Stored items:
******************************

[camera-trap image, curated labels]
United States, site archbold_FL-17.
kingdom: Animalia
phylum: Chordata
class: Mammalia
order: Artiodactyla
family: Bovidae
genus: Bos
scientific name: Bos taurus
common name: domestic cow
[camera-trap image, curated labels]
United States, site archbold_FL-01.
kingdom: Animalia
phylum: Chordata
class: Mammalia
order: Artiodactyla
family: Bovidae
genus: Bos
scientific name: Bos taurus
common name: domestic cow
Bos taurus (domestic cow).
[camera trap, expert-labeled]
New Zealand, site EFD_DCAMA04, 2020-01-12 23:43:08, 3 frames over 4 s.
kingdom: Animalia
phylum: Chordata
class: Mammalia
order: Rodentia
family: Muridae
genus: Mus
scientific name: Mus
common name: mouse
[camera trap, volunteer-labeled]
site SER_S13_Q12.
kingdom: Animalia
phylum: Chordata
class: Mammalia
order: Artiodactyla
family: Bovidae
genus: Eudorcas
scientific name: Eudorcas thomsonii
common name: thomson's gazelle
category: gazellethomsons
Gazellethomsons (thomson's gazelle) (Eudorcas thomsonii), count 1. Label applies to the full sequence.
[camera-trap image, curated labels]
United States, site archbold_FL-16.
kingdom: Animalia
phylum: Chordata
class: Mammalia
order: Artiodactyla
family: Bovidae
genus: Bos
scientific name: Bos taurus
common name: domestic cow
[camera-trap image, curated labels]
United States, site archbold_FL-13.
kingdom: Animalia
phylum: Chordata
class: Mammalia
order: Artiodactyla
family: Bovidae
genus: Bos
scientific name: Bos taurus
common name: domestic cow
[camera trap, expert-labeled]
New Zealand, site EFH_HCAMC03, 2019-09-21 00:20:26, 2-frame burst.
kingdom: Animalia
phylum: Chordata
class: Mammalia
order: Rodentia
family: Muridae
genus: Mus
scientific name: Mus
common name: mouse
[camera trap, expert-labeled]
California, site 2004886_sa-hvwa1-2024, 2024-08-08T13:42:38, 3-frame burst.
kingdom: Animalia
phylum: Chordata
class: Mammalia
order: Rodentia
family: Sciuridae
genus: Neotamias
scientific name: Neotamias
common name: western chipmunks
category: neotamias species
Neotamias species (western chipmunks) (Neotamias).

******************************

DIRECTIONS
Transcribe the data above in its entirety, exactly.

RESPONSE BOX
[camera-trap image, curated labels]
United States, site archbold_FL-17.
kingdom: Animalia
phylum: Chordata
class: Mammalia
order: Artiodactyla
family: Bovidae
genus: Bos
scientific name: Bos taurus
common name: domestic cow
[camera-trap image, curated labels]
United States, site archbold_FL-01.
kingdom: Animalia
phylum: Chordata
class: Mammalia
order: Artiodactyla
family: Bovidae
genus: Bos
scientific name: Bos taurus
common name: domestic cow
Bos taurus (domestic cow).
[camera trap, expert-labeled]
New Zealand, site EFD_DCAMA04, 2020-01-12 23:43:08, 3 frames over 4 s.
kingdom: Animalia
phylum: Chordata
class: Mammalia
order: Rodentia
family: Muridae
genus: Mus
scientific name: Mus
common name: mouse
[camera trap, volunteer-labeled]
site SER_S13_Q12.
kingdom: Animalia
phylum: Chordata
class: Mammalia
order: Artiodactyla
family: Bovidae
genus: Eudorcas
scientific name: Eudorcas thomsonii
common name: thomson's gazelle
category: gazellethomsons
Gazellethomsons (thomson's gazelle) (Eudorcas thomsonii), count 1. Label applies to the full sequence.
[camera-trap image, curated labels]
United States, site archbold_FL-16.
kingdom: Animalia
phylum: Chordata
class: Mammalia
order: Artiodactyla
family: Bovidae
genus: Bos
scientific name: Bos taurus
common name: domestic cow
[camera-trap image, curated labels]
United States, site archbold_FL-13.
kingdom: Animalia
phylum: Chordata
class: Mammalia
order: Artiodactyla
family: Bovidae
genus: Bos
scientific name: Bos taurus
common name: domestic cow
[camera trap, expert-labeled]
New Zealand, site EFH_HCAMC03, 2019-09-21 00:20:26, 2-frame burst.
kingdom: Animalia
phylum: Chordata
class: Mammalia
order: Rodentia
family: Muridae
genus: Mus
scientific name: Mus
common name: mouse
[camera trap, expert-labeled]
California, site 2004886_sa-hvwa1-2024, 2024-08-08T13:42:38, 3-frame burst.
kingdom: Animalia
phylum: Chordata
class: Mammalia
order: Rodentia
family: Sciuridae
genus: Neotamias
scientific name: Neotamias
common name: western chipmunks
category: neotamias species
Neotamias species (western chipmunks) (Neotamias).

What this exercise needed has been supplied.